── Texto fornecido
A batalha da produção de autoria feminina é ser (re)conhecida em suas diversas facetas e qualidade de sua produção, embora já tenha algumas conquistas é preciso seguir em frente, pois segundo Octávio Paz (1954): “A liberdade do escritor não é algo abstrato, mas algo que se conquista dia a dia. Em sua obra, em seu trabalho, melhor dizendo, de revelação do homem, o escritor deve lutar contra todo tipo de limitações e imposições. Alguns pessoais e outros externos”[4]. Ainda recorrendo a Paz, vale destacar que a essencialidade literária consiste em descobrir e revelar parte do ser humano, no que ele tem de mais específico, além disso, o autor destaca que técnicas adotadas por um ou outro autor(a) podem até influenciar o caráter das produções, mas não alteram o seu valor.


SINA


 Vania Clares  (p. 199)

 

de muitas herdei pudores

e desígnios acumulados,

as células carregam dores

por caminhos atribulados.

Custei a entender essa trama

Tecida através dos séculos,

Vista por muitos como drama,

Os iguais assumidos vínculos.

Revivo a história dia a dia

Nos olhos de outras mulheres

E reconheço em todas a ousadia

De fazer valer os seus saberes.

Condensamos a força deferida,

a que rasga imperiosa o ventre,

Lembramos sem medo a ferida,

Afrontando o risco de estar entre

Aqueles que nos desconhecem.

E porque somos amor e doação

Damo-nos as mãos em sintonia,

Colhendo na luta a inspiração,

Prevalecendo o milagre da poesia.

E porque entendi como privilégio,

Exulto em canto a sina em sagração,

Em mim encontrarás eterno refúgio,

Em nós o cerne da vida em ebulição.
────
── Registros fornecidos
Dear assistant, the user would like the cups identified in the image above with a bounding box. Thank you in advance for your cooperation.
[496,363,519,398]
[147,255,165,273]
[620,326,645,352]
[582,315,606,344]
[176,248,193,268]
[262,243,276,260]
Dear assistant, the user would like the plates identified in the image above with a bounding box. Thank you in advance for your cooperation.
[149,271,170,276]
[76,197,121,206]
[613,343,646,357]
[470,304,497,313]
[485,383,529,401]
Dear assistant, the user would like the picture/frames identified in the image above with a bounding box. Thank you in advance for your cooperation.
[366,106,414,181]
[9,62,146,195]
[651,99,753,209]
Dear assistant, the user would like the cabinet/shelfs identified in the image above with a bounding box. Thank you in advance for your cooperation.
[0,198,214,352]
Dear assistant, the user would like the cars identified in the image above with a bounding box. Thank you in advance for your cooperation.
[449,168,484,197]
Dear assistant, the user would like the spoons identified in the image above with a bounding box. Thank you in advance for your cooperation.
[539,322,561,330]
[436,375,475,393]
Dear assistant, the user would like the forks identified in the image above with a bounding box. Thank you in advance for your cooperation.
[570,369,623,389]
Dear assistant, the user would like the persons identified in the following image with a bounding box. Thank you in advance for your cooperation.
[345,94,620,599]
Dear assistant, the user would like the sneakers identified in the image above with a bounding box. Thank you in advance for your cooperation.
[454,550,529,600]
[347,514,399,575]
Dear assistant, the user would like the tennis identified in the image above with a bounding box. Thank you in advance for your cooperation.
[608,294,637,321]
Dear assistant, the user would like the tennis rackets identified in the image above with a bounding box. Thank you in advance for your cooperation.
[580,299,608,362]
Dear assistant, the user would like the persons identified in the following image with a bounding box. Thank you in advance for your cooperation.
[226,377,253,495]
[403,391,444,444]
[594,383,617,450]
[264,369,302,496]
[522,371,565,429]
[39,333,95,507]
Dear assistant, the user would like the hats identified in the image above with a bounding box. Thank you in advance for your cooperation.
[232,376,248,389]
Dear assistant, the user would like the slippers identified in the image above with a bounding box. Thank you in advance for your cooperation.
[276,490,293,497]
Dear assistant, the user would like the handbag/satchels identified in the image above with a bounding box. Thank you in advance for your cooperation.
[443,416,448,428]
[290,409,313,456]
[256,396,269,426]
────
## Instruções do exercício
1. Diga se cada afirmação abaixo bate com o texto sobre autoria feminina, respondendo sim ou não e citando as palavras do texto que decidem: (a) Segundo Octávio Paz, a liberdade do escritor é algo abstrato. (b) Para Paz, as técnicas adotadas por um autor alteram o valor das produções. (c) No poema, quem fala reconhece ousadia em outras mulheres.
2. De acordo com o texto sobre autoria feminina, qual é a batalha da produção de autoria feminina?
3. Escreva uma continuação para o texto sobre autoria feminina a partir do ponto em que ele termina.
Você não vai precisar das entradas para nada.

## Respostas
1.
(a) Não: "A liberdade do escritor não é algo abstrato, mas algo que se conquista dia a dia."
(b) Não: "podem até influenciar o caráter das produções, mas não alteram o seu valor."
(c) Sim: "E reconheço em todas a ousadia"

2. Ser (re)conhecida em suas diversas facetas e na qualidade de sua produção.

3.
Observem que o último verso do poema Chão ancestral dialoga com Sina, de Vânia Clares que, com seu jeito peculiar, poetiza o percurso da figura feminina no decorrer da história, bem como, destaca a ancestralidade, com alguns episódios que se repetem e fazem eco no mundo contemporâneo. Invoca ao poder do trabalho coletivo para “pular o cerco”: “E porque somos amor e doação/Damo-nos as mãos em sintonia,/Colhendo na luta a inspiração,/Prevalecendo o milagre da poesia.” No poema Sina percebe-se o tom metafórico para que a mulher vá à luta, aprenda as lições deixadas por seus antepassados, toque na ferida como bandeira de redenção e, dessa forma, passa a incomodar àqueles que desconhecem a legítima voz de quem aprende com a própria história. Nos dois últimos versos há a profunda e necessária relação entre o eu e o nós como constituintes do processo de criação poética: “Em mim encontrarás eterno refúgio,/Em nós o cerne da vida em ebulição”. Uma mulher que reconhece o limite de sua individualidade e ao se reconhecer compreende-se também como um ser híbrido e, portanto, em contínuo processo de aprendizagens com as outras: “E porque somos amor e doação/Damo-nos as mãos em sintonia,/Colhendo na luta a inspiração,/Prevalecendo o milagre da poesia”. Terry Eagleton (2019) diria que o eu-poemático, na produção dessas mulheres, “surge como metáfora da natureza e povoada de fantasias da vida humana real” porque quem carrega os sonhos somos nós, humanos.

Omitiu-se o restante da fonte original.